Au regard des pièces transmises, le trop-perçu s’établit à la somme de 1945,50€ outre les frais de la contrainte à hauteur de 5,66€, soit la somme totale de 1951,16€.
Une mise en demeure de régulariser sa situation a été adressée à Madame [M] [N] le 2 avril 2024 avec accusé de réception revenu signé le 8 avril 2024.
La contrainte est justifiée et sera donc validée à hauteur de la somme de 1945,50€ outre les frais de 5,66€, qui portera intérêts au taux légal à compter du 8 avril 2024, date de la mise en demeure.
Sur les demandes accessoires
Madame [M] [N] qui succombe, supporte la charge des dépens de la présente instance, en application de l’article 696 du code de procédure civile.
Aucun motif d’équité ne commande cependant de le condamner à payer à [1] une indemnité au titre de l’article 700 du code de procédure civile. La demande à ce titre sera donc rejetée.
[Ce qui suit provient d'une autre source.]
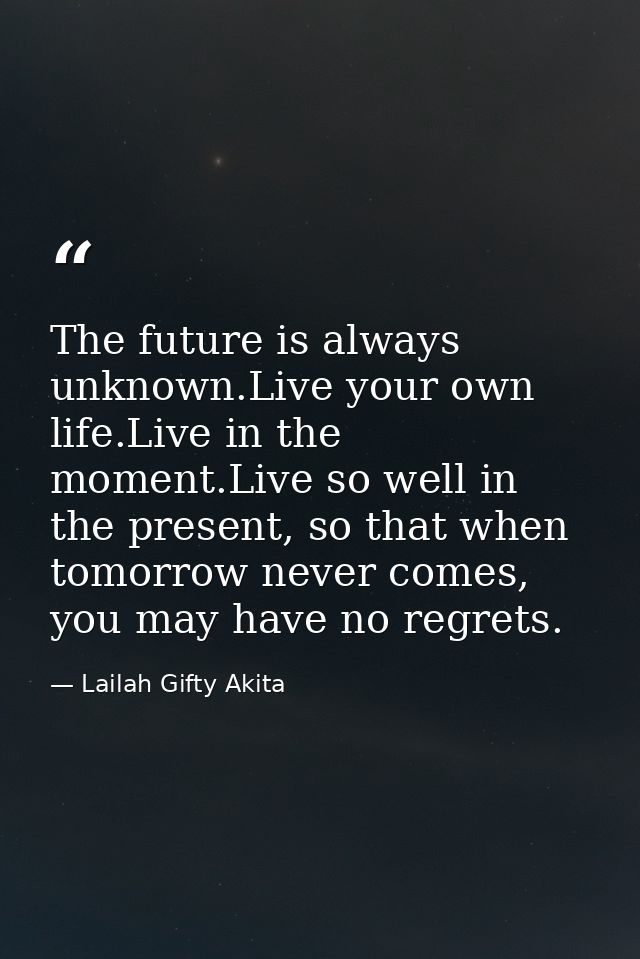 The future is always unknown.Live your own life.Live in the moment.Live so well in the present, so that when tomorrow ne — Lailah Gifty Akita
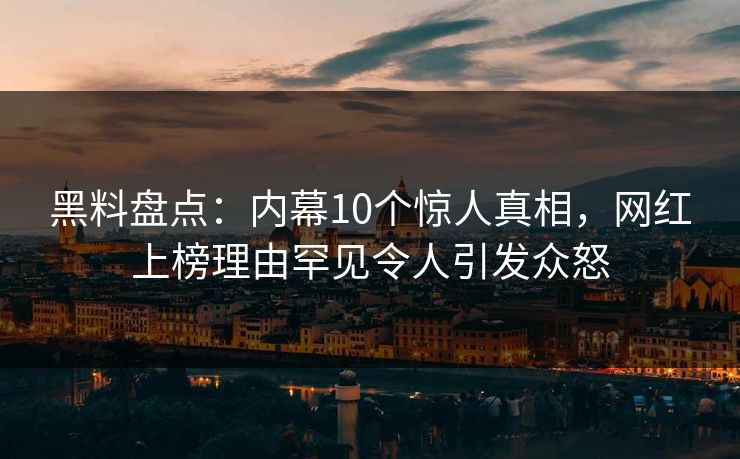 黑料盘点:内幕10个惊人真相,网红上榜理由罕见令人引发众怒 黑料盘点:内幕10个惊人真相,网红上榜理由罕见令人引发众怒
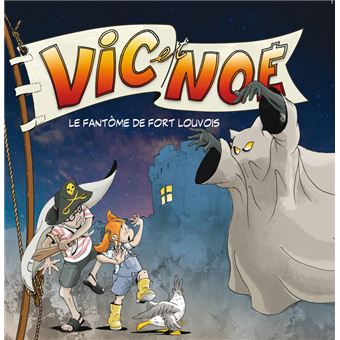 Vic Et Noé - Vic Et Noé, Le fantome de fort louvois - 1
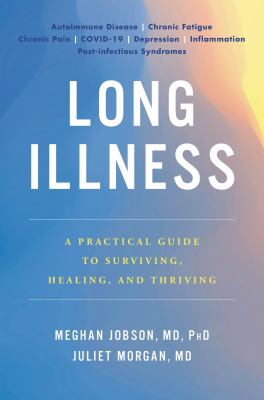 Long illness : a practical guide to surviving, healing, and thriving cover image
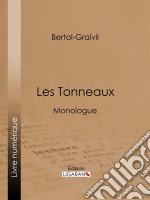 Les TonneauxMonologue. E-book. Formato EPUB ebook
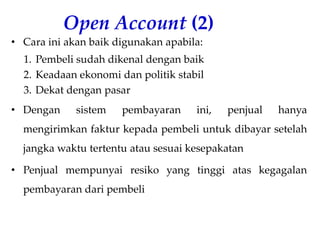 Open Account (2)
• Cara ini akan baik digunakan apabila:
1. Pembeli sudah dikenal dengan baik
2. Keadaan ekonomi dan politik stabil
3. Dekat dengan pasar
• Dengan sistem pembayaran ini, penjual hanya
mengirimkan faktur kepada pembeli untuk dibayar setelah
jangka waktu tertentu atau sesuai kesepakatan
• Penjual mempunyai resiko yang tinggi atas kegagalan
pembayaran dari pembeli
 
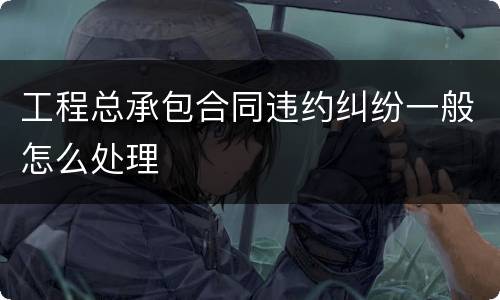 工程总承包合同违约纠纷一般怎么处理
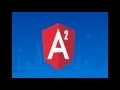 Fundamentals and Architecture-Angular 2 tutorial series -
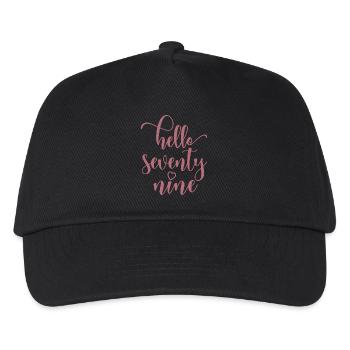 Hello Seventy Nine Cute 79 Years Old Birthday - Kids’ Baseball Cap - black - Front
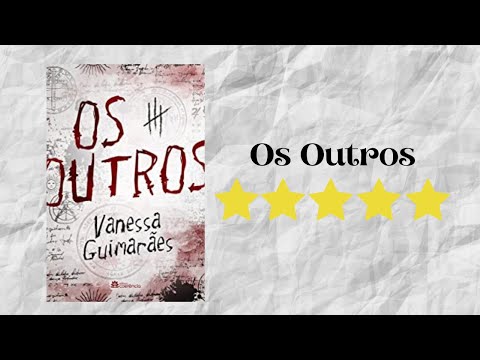 Resenha #141 - Os Outros de Vanessa Guimares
Le jugement est de plein droit assorti de l’exécution provisoire.
PAR CES MOTIFS
Le tribunal, statuant par jugement rendu par mise à disposition au greffe, contradictoire et en dernier ressort :
DÉCLARE RECEVABLE l’opposition formée par Madame [M] [N] à la contrainte émise le 26 décembre 2024 par l’Institution Nationale FRANCE TRAVAIL prise en son établissement [3] ;
VALIDE la contrainte émise pour un montant total de 1945,50€ et CONDAMNE Madame [M] [N] à payer à l’Institution Nationale [1] prise en son établissement [3] la somme de 1945,50€ outre les frais de 5,66€ avec intérêts à taux légal à compter du 8 avril 2024 ;
REJETTE la demande de l’Institution Nationale [1] prise en son établissement [3] au titre de l’article 700 du code de procédure civile ;
CONDAMNE Madame [M] [N] aux dépens de l’instance ;
RAPPELLE que le jugement est de plein droit exécutoire par provision.